THE LUNCHBOX is a movie from India about the long-distance relationship between a young housewife and a widowed middle-aged accountant taking an early retirement. THE LUNCHBOX is a subtle and insightful but slow-moving drama, with little objectionable content, though the story involves adultery.
The movie tells about Ila, a woman with a young daughter and an uninvolved husband, who may be having an affair. To win back his affection, Ila starts sending him mouth-watering meals to his workplace via Mumbai’s elaborate lunch delivery system. The movie shows right away that Ila’s lunches are going to the wrong person, a widowed middle-aged accountant named Saajan. Meanwhile, Sajaan’s lunches from a local restaurant are going to Ila’s husband.
A comment by her husband about his boring meal makes Ila realize her lunches are going to the wrong person. She puts a note in the next lunch, and Sajaan writes her back, telling her what he did and didn’t like.
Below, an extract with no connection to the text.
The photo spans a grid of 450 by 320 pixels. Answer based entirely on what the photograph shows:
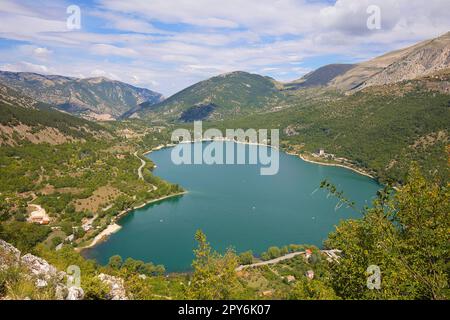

Soon, the two lonely people are involved in an almost daily correspondence. Ila shares with Sajaan her sadness about her loveless marriage, and Sajaan shares with her his own personal disappointments.
Sajaan is a grumpy man used to being alone since his wife died. The children in his neighborhood annoy him, as does his young, overeager replacement. However, he soon is charmed by and opens up to his replacement, as he does to Ila.
Sajaan shares with Ila his plans to move to the nearby Himalayan kingdom of Bhutan, which Business Week rated as the happiest country in Asia. The question arises as to whether Ila will decide to join him there.
Despite its slow pace, THE LUNCHBOX is an engaging, poignant movie. The woman and her husband are Hindu while the widowed accountant is Catholic and his apprentice is Muslim. In this way, the movie seems to argue in favor of peaceful co-existence between the three religions. This is most evident when the accountant becomes the sole guest of the groom at the wedding of the Muslim apprentice, who grew up an orphan.
On the negative side, however, the story of THE LUNCHBOX also involves adultery. In fact, the movie seems to excuse the growing affection between the housewife and the widowed accountant because her husband neglects her and is cheating on her. Thus, a Romantic, immoral worldview appears to dominate THE LUNCHBOX at the end.